Lecture 9 - Exact Inference - Variable Elimination

Overview of Variable Elimination

Variable Elimination (VE) is an exact inference algorithm used to calculate marginal probability distributions, such as $P (Y | E = e)$ , within a Bayesian Network. Instead of calculating the entire joint probability distribution up front, VE systematically "pushes" summations inward over the products of factors to isolate the variable you want to calculate.

The process relies on two core operations:

Product: Multiplying all factors that involve the specific variable you are about to eliminate.
Sum-out (Marginalization): Summing over the variable to be eliminated to generate a new, smaller factor.

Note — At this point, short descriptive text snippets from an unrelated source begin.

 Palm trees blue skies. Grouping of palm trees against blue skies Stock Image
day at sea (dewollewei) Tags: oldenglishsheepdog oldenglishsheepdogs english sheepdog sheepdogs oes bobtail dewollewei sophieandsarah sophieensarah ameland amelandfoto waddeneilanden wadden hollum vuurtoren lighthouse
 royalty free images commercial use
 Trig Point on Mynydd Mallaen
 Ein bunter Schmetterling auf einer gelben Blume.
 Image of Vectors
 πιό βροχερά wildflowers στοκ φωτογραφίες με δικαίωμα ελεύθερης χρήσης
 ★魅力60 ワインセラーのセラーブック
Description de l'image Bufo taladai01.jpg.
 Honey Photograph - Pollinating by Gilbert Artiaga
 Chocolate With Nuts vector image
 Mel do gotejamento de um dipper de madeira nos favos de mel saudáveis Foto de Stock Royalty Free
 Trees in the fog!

Why Variable Elimination Beats Brute Force

The traditional "Brute Force" method computes the full joint distribution before marginalizing. This approach quickly hits an "Exponential Wall". For example, calculating the full joint probability for a chain of 50 binary variables requires an impossibly large table of $2^{50} \approx 10^{15}$ entries. Memory growth for brute force is exponential.

Variable Elimination solves this by only working with smaller, intermediate tables at each step. The computational complexity is determined by the maximum factor size created during the process, which is directly tied to the elimination order and the graph's "induced width".

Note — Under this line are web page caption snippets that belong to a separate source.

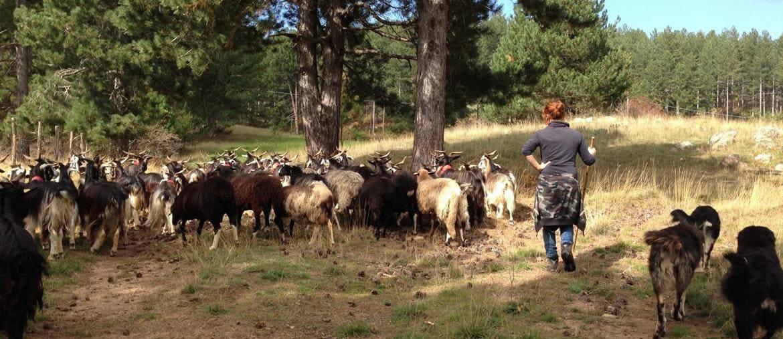 """Terre alte.Una delle donne pastore ritratte dalla regista Anna Kauber che ha raccolto più di cento storie inedite in un viaggio di 17mila chilometri per l'Italia. Diciotto storie sono diventate il film """"In questo mondo"""""""
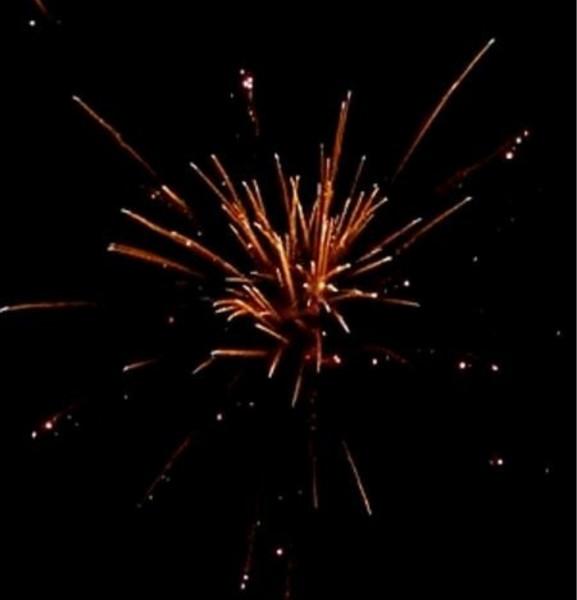 Feuerwerk Red Strobing Willow von Pyrotrade online kaufen im Feuerwerkshop Funkelfun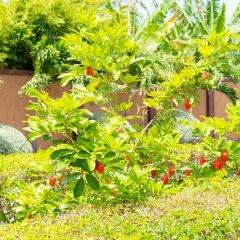 Отель Donway, A Jamaican Style Village Ямайка, Монтего-Бей - отзывы, цены и фото номеров - забронировать отель Donway, A Jamaican Style Village онлайн фото 3
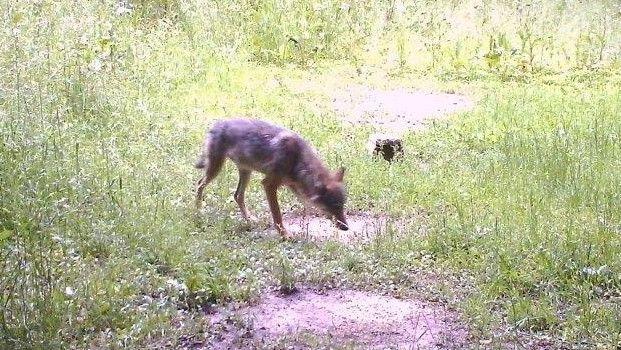 Ein Wolf auf dem Foto einer Wildkamera. Das Tier ist im Landkreis Eichstätt im Saupark, einem Waldgebiet südwestlich von Eichstätt, in eine Fotofalle getappt. Es wurde später eindeutig als Wolf identifiziert.
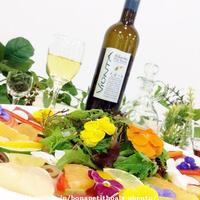 オトナ女子のための楽しく学ぶサントリーワインイベント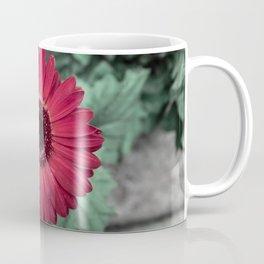 A Full Frontal Closeup of a Red Daisy Coffee Mug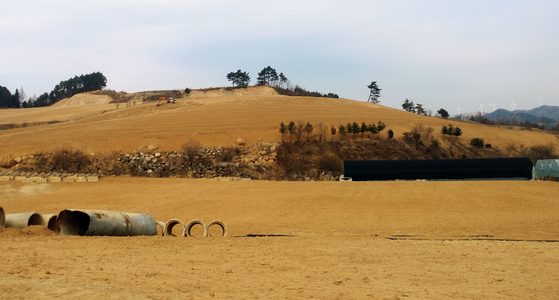 최근 눈다운 눈이 내리지 않으면서 강원 평창군 대관령면의 농경지가 황톳빛 바닥을 드러내고 있다. [연합뉴스]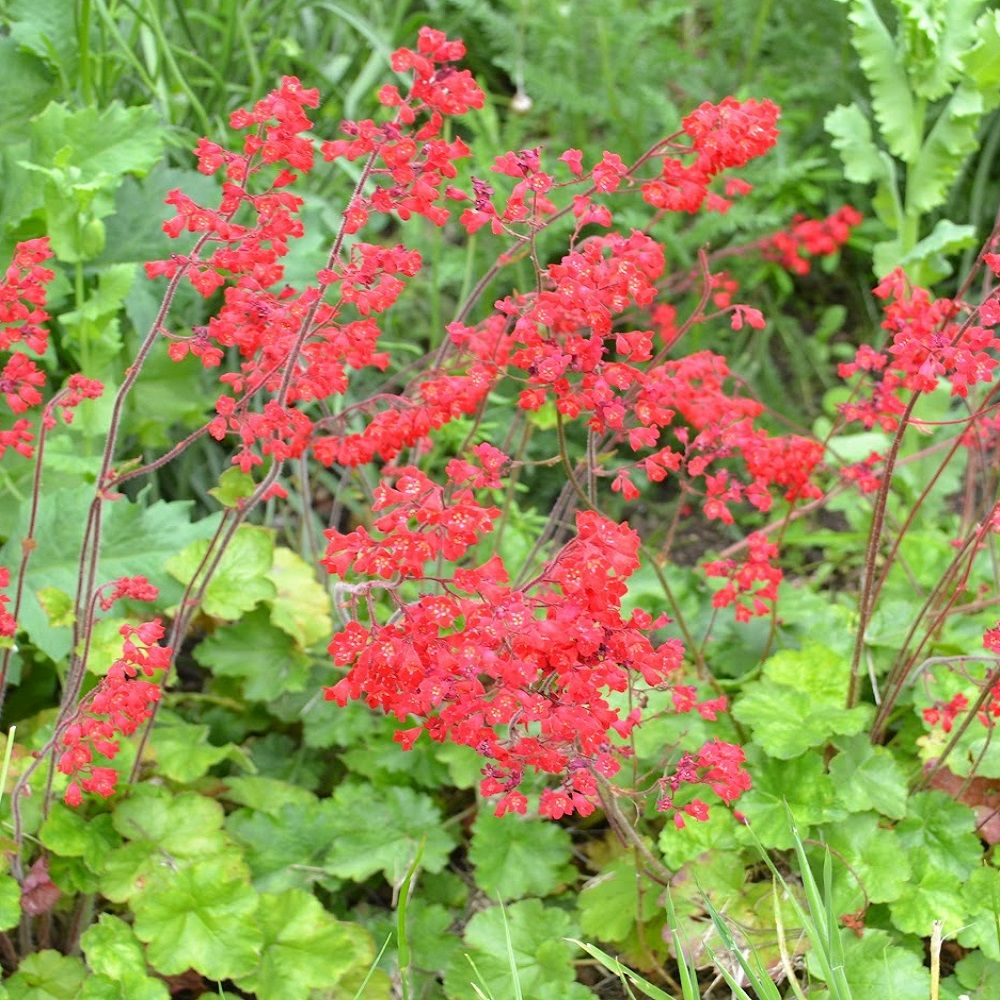 Picture of Live Coral Bells (Red) aka Heuchera splendens 'Firefly' Plant Fit 1 Gallon Pot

Graph Transformations: Moralization & Elimination

To utilize VE, the directed Bayesian Network must be converted into an undirected graph.

Moralization: This involves "marrying the parents" (drawing a connection between all parents of the same child) and converting all directed arrows into undirected edges. This step ensures that a Conditional Probability Table like $P (X | P a_{X})$ forms a complete clique containing all of its related variables.
The Elimination Graph: When a variable $X$ is eliminated, a new factor is created from the union of the scopes of all factors involving $X$ . In the graph, this corresponds to making all current neighbors of $X$ a clique (creating "Fill-in Edges"), and then removing $X$ and its incident edges.

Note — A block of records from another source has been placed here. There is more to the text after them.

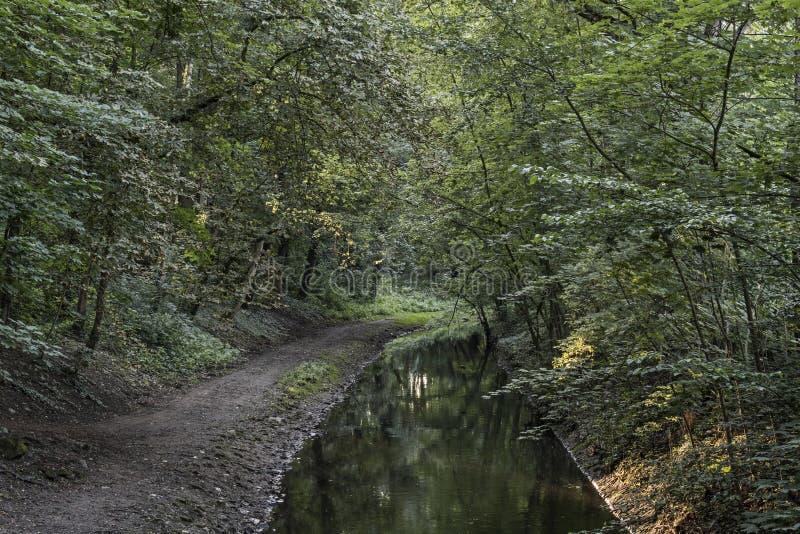 Fluss Durch Rendsburg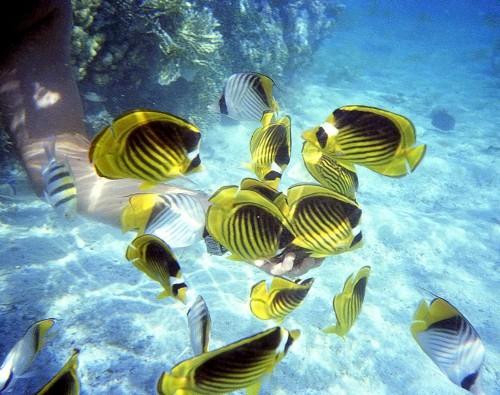 Nuotare con maschera e pinne - El Quseir - Un branco di pesci farfalla
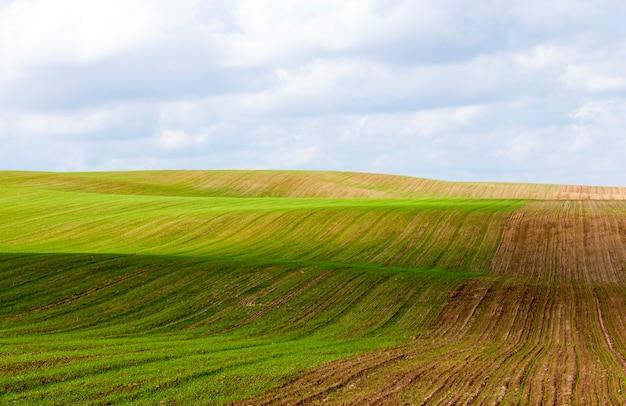 Medio campo verde de germen de trigo germinado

Step-by-Step Example: Student Performance Network

The lecture walks through a 5-node network calculating a student's performance. The variables are $D$ (Difficulty), $I$ (Intelligence), $S$ (SAT/Score), $G$ (Grade), and $L$ (Letter).

The goal is to query the probability of getting a good letter, $P (L = 1)$ . To do this, the algorithm marginalizes out the other variables in a specific order: $S, I, D, G$ .

Eliminating S (The Barren Node): $S$ is an unobserved leaf child. According to the "Barren Node Rule", summing out an unobserved leaf node always produces a factor of 1s. This proves $S$ has no impact on $L$ unless a specific value for $S$ is observed.
Eliminating I: The algorithm takes the product of all factors involving $I$ ( $ϕ_{I} (I)$ , $τ_{1} (I)$ , and $ϕ_{G} (G, D, I)$ ) and sums out $I$ . This results in a new 2-variable factor, $τ_{2} (G, D)$ .
Eliminating D: It multiplies the factors involving $D$ ( $ϕ_{D} (D)$ and $τ_{2} (G, D)$ ) and sums out $D$ . This leaves a new factor, $τ_{3} (G)$ .
Eliminating G: Finally, the remaining factors $τ_{3} (G)$ and $ϕ_{L} (L, G)$ are multiplied together, and $G$ is summed out.
Result: The calculation concludes that there is a $\approx 50.6 %$ chance ( $0.5056$ ) of the student receiving a good recommendation letter.

Key Takeaway

The order in which you eliminate variables is incredibly important. By strategically eliminating variables (such as eliminating the leaf node $S$ first), the algorithm in the example never had to construct a full 32-row joint distribution table ( $2^{5} = 32$ ). Instead, the maximum table size it ever had to handle was just 8 rows ( $2^{3} = 8$ ) during the calculation of $I$ .